■ **EXTRACT TO READ**
Allen Hale has been visiting and leading birding trips to Panamá since 1998. Recently, he has made several exploratory trips to Nusagandi and the Comarca de Cuna Yala. Here it is possible to find many foothill species not easily encountered elsewhere, such as the Blue-fronted Parrotlet, Speckled Antshrike Xeornis setifrons, Broad-billed Sapayoa, Slate-throated Gnatcatcher, Carmiol’s Tanager, Blue and Gold Tanager, Emerald Tanager, and Sulphur-rumped Tanager. Allen also investigated the area around Torti in eastern Panamá province. Following is his first-hand account and a preliminary itinerary for a Spring 2016 trip to Panamá.
Over the past eighteen years I’ve had the good fortune to lead many birding trips to Panamá with expert Panamanian guides, from Chiriquí and Bocas del Toro near Costa Rica to Gamboa and Pipeline Road to Cana in Darien Province near the Colombian border. Last year I made my first trip to Nusagandi and the Comarca de Cuna Yala (territory controlled and protected by the Cuna people). By word of mouth, I learned about a place to stay owned by a Cuna family - Fonda Garduk, soon to be known as Garduk (orchid in Guna) Lodge. So enchanted with the Adamis family and the birdwatching opportunities, I returned in March and August of this year.

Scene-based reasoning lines
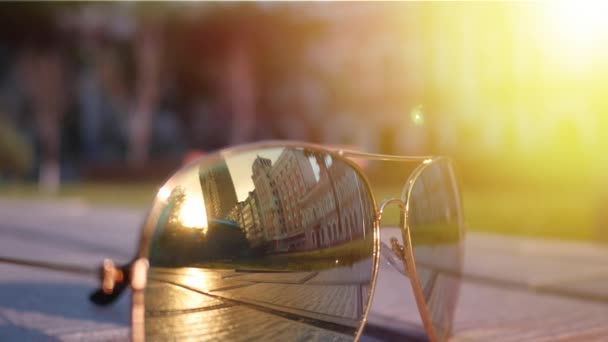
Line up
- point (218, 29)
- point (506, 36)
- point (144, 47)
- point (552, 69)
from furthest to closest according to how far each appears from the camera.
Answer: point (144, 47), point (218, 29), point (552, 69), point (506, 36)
==
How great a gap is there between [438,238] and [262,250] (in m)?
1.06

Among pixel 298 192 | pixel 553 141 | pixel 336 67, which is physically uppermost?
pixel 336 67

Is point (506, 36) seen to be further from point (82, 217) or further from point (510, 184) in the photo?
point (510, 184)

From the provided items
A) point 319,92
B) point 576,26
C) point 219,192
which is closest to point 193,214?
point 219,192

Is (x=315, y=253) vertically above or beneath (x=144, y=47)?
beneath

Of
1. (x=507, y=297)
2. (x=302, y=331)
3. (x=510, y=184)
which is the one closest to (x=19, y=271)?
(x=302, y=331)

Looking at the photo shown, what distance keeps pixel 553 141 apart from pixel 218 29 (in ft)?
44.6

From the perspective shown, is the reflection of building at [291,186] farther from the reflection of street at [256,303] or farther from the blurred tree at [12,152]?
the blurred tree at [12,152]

■ **WRITTEN PROBLEM A**
Print the stretch of the Panamá birding account from "Allen Hale has" through "trip to Panamá.".
■ **WRITTEN PROBLEM B**
In the Panamá birding account, does each statement agree with the text? (i) The writer's first trip to Nusagandi and the Comarca de Cuna Yala took place last year. (ii) The area around Torti lies in Darien Province. (iii) The place to stay is owned by a Cuna family.
The lines are separate material and have no connection to the text above.

■ **COMPLETE RESPONSE A**
Allen Hale has been visiting and leading birding trips to Panamá since 1998. Recently, he has made several exploratory trips to Nusagandi and the Comarca de Cuna Yala. Here it is possible to find many foothill species not easily encountered elsewhere, such as the Blue-fronted Parrotlet, Speckled Antshrike Xeornis setifrons, Broad-billed Sapayoa, Slate-throated Gnatcatcher, Carmiol’s Tanager, Blue and Gold Tanager, Emerald Tanager, and Sulphur-rumped Tanager. Allen also investigated the area around Torti in eastern Panamá province. Following is his first-hand account and a preliminary itinerary for a Spring 2016 trip to Panamá.

■ **COMPLETE RESPONSE B**
(i) Yes: "Last year I made my first trip to Nusagandi and the Comarca de Cuna Yala"
(ii) No: "the area around Torti in eastern Panamá province"
(iii) Yes: "a place to stay owned by a Cuna family"